Watching top down messaging disempowered by network laws

1 comment

Posted on 10th May 2010 by Judy Breck in Next | Obamaschool | Politics

,


Controlling the message from the top down used to work very well, giving great power to tyrants who were good at message control. Times, though, have changed: the internet releases unlimited messages to flow freely outward from individuals, creating patterns of ideas, discourse, debate, and dissent.

The youth singing in the video above are indoctrinated by a song imposed upon them by Adolf Hitler — responding to ideas delivered top-down from The Furher. Today’s youth download personal preferences from thousands of songs online — listening to them individually, not singing them in groups. Against this background it is a jolt to read these words by Barack Obama from a speech yesterday:

“You’re coming of age in a 24/7 media environment that bombards us with all kinds of content and exposes us to all kinds of arguments, some of which don’t always rank all that high on the truth meter,” Obama said at Hampton University, Virginia.
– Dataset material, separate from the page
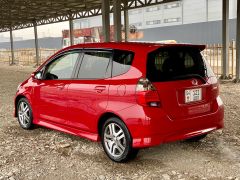 Фото авто Honda Jazz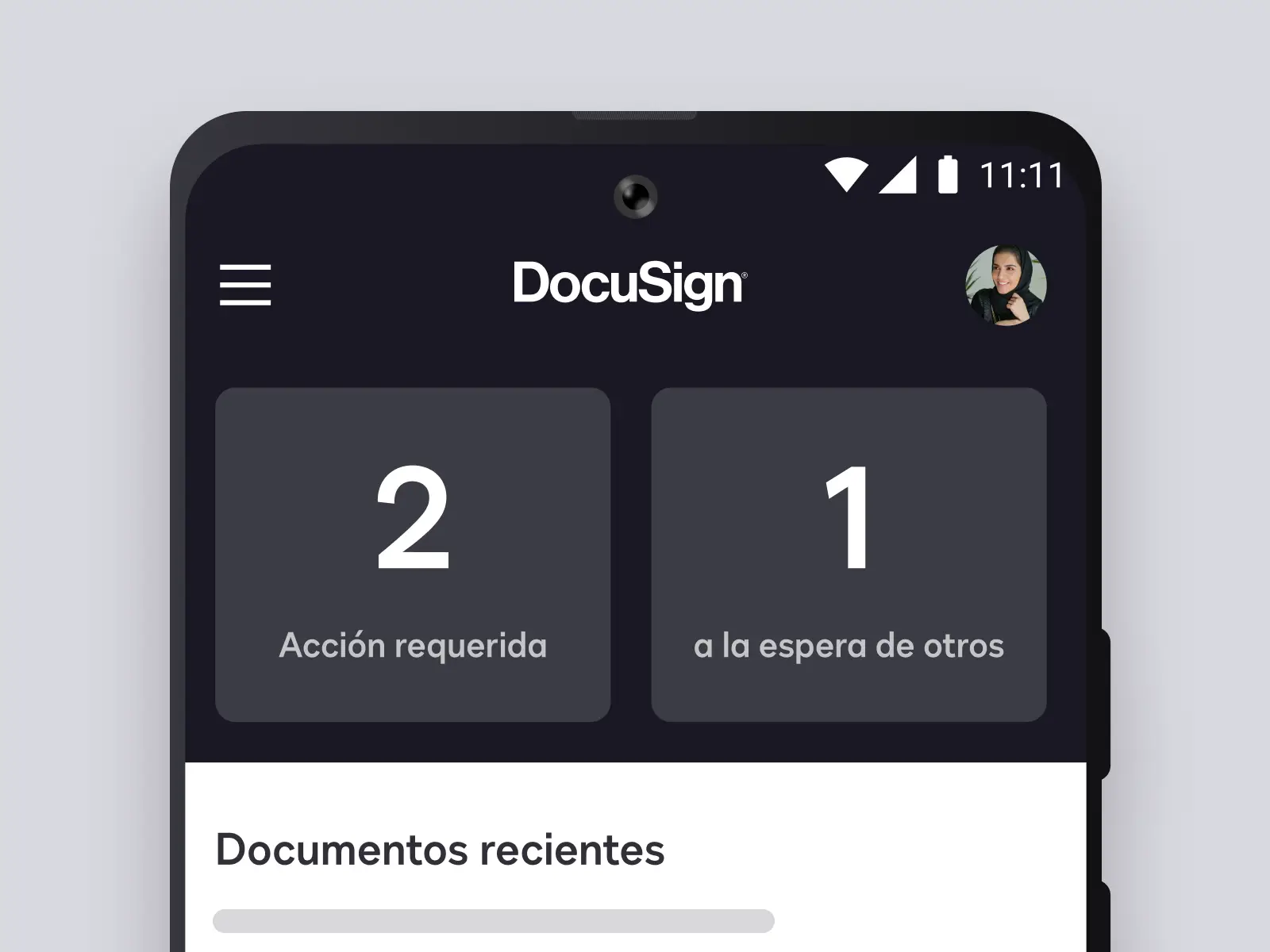 Pantalla del teléfono que muestra la aplicación DocuSign con documentos recientes y acciones requeridas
“With iPods and iPads and Xboxes and PlayStations, — none of which I know how to work — information becomes a distraction, a diversion, a form of entertainment, rather than a tool of empowerment, rather than the means of emancipation,” Obama said.

He bemoaned the fact that “some of the craziest claims can quickly claim traction,” in the clamor of certain blogs and talk radio outlets. . . .

“Education… can fortify you, as it did earlier generations, to meet the tests of your own time,” he said.

Is Obama telling the graduates that education somehow provides the right amount of information — instead of too much? Does he say educators should decide what information ranks high on the “truth meter”? — what song kids should sing? The fact of the matter is that these questions will answer themselves, following network laws.

The devices kids now have in their hands are the greatest deterrent ever known to propaganda [known in the 21st century as message managing].

Information — managed by network laws — will continue to flow from many, many individual sources. Much of it will be junk; a lot of it will be untrue. But the flow will also contain the all of the kernels of accurate facts — the truth will freely flow.

Top down tyranny of thought is becoming impossible because what is accurate and true finds itself bubbling on its own the the top of the truth meter. Google proves that network laws themselves move the best stuff to the top.

One of the most fascinating aspects of upcoming elections is watching the increasingly ineffective efforts of team Obama  and other politicians to control the message by sending it down from the top against the upward flow of everybody’s ideas. The same phenomenon is gaining momentum in education as top down standards and centralized curricula and textbooks lose their relevancy to kids who are learning from browsing the internet with their handheld devices.